_QUESTIONS TO ANSWER_:
a) In the data glove passage, what is the sampling rate of the raw sensor data?
b) Reproduce the data glove passage word for word, beginning at the words "2.2. Coordinate System" and stopping after "of the Earth.".

==== DOCUMENT PASSAGE ====

Table 1. The specifications of sensors.

Units	ADXL335	Flex Seonsor	SPX-14687
Dimensions	3 axis	1 axis	1 axis
Power supply	1.8–3.6 V	1.8–3.6 V	2.5–3.6 V
Operating temperature	−40–+85 °C	−35–+80 °C	−40–+85 °C
Dynamic range	±3 g	-----------	-----------
Cross-axis sensitivity	±1%	-----------	-----------
Accuracy	±1%	±8%	±10%

shows the specifications of each sensor. The raw sensor data of multiple ADXL335, flex, and SPX-14687 are sampled at 100 Hz with I2C interface by using low-power processor RP2040. The incorporation of flexible GPIO (General Purpose Input/Output) in our system enables the connection of various digital interfaces, including SPI (Serial Peripheral Interface) Master/slave, TWI (Two-Wire Interface) Master, and UART (Universal Asynchronous Receiver–Transmitter). These GPIOs provide the flexibility to connect and communicate with external devices or modules that utilize these digital interfaces. The host computer receives the data transmitted by the processor through the serial port and subsequently performs the necessary calculations. The robot hand receives action commands to execute the specific applications.

Figure 2a illustrates a system schematic of the data glove, depicting the arrangement of sensors and the communication network. In Figure 2b, the prototype of the data glove is presented, showcasing various versions and the interface with a robotic hand. In the initial version of the data glove, flex sensors were employed to measure finger bending. To capture the bending values of the finger segments, a rigid printed circuit board (PCB) was designed. In the second version, a significant improvement was made by developing a compact and flexible PCB. This flexible PCB design allowed for a more ergonomic and comfortable fit on the hand, while still effectively recording the bending data of the fingers. In the third version of the data glove, additional sensors were incorporated to further enhance the accuracy and precision of data capture, particularly during grasping actions. In addition to the flex sensors, an accelerometer and pressure sensors were integrated into the glove. The accelerometer measured the hand’s orientation and movement in three-dimensional space, providing additional information about hand motion. The pressure sensors detected the pressure or force applied by the fingers during grasping actions, enabling more detailed and comprehensive data capture.

2.2. Coordinate System

In our system design, there are three coordinate systems that interact through mutual transformations: the world frame (w-frame), the hand frame (h-frame), and the sensor frame (s-frame), as depicted in Figure 3. The definitions of these three frames are as follows.

• w-frame is defined with the Earth as the reference for describing human posture. In this study, we adopt the local Earth frame as the w-frame, where the X-axis aligns with the north direction, the Y-axis aligns with the east direction, and the Z-axis is perpendicular to the ground plane, pointing towards the center of the Earth.

==== SUPPLIED MATERIAL ====

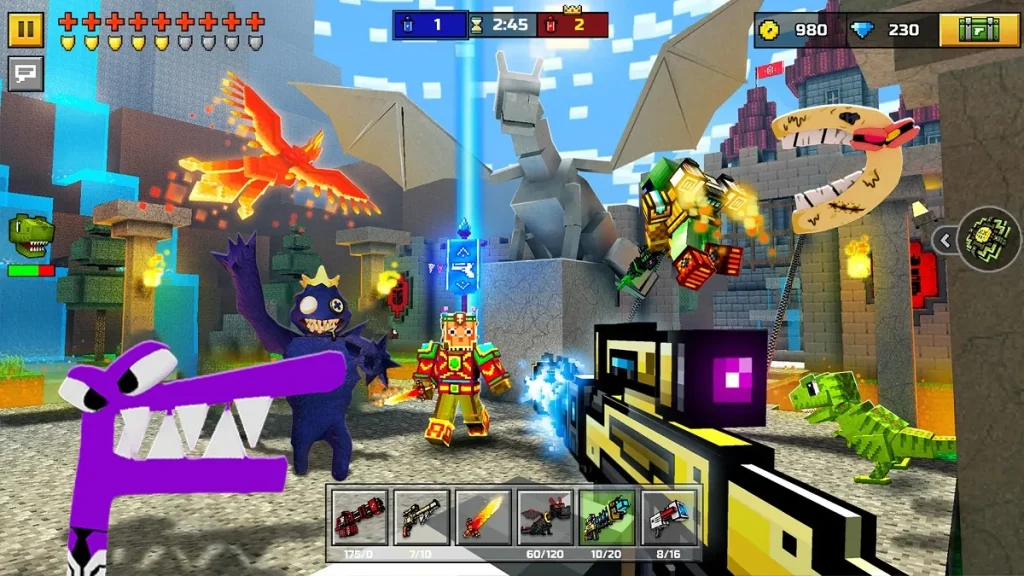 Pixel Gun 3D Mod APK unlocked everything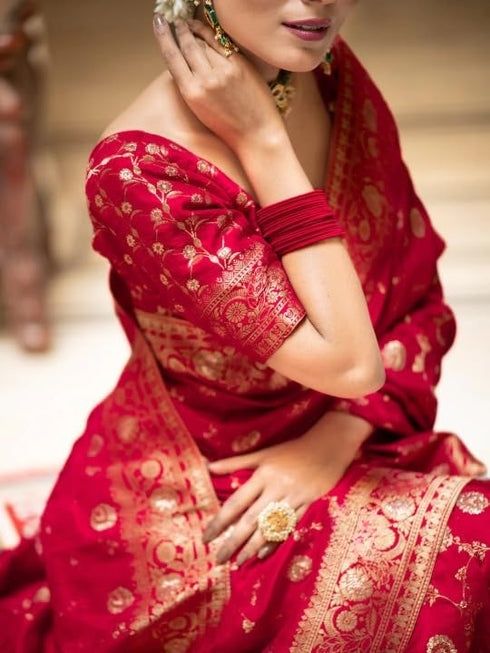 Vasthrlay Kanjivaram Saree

====
==== SUPPLIED MATERIAL ====

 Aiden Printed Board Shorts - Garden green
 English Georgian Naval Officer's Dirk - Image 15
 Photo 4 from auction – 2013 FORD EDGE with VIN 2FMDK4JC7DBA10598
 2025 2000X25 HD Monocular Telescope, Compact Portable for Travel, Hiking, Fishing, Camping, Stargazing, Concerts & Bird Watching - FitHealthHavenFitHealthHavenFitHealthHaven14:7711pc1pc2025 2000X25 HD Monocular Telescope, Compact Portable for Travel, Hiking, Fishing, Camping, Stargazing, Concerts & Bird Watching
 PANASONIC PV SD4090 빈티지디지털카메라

====
==== SUPPLIED MATERIAL ====

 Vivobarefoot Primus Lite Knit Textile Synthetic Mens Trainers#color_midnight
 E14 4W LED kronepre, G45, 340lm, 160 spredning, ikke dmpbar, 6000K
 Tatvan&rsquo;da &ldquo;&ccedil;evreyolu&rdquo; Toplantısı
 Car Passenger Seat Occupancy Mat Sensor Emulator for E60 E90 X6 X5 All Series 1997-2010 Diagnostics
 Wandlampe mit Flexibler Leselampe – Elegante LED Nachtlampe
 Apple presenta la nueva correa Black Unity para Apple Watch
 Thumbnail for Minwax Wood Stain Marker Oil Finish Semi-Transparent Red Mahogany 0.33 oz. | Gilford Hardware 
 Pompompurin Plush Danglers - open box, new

====

_ACTIVITY ANSWERS_:
a) 100 Hz

b)
2.2. Coordinate System

In our system design, there are three coordinate systems that interact through mutual transformations: the world frame (w-frame), the hand frame (h-frame), and the sensor frame (s-frame), as depicted in Figure 3. The definitions of these three frames are as follows.

• w-frame is defined with the Earth as the reference for describing human posture. In this study, we adopt the local Earth frame as the w-frame, where the X-axis aligns with the north direction, the Y-axis aligns with the east direction, and the Z-axis is perpendicular to the ground plane, pointing towards the center of the Earth.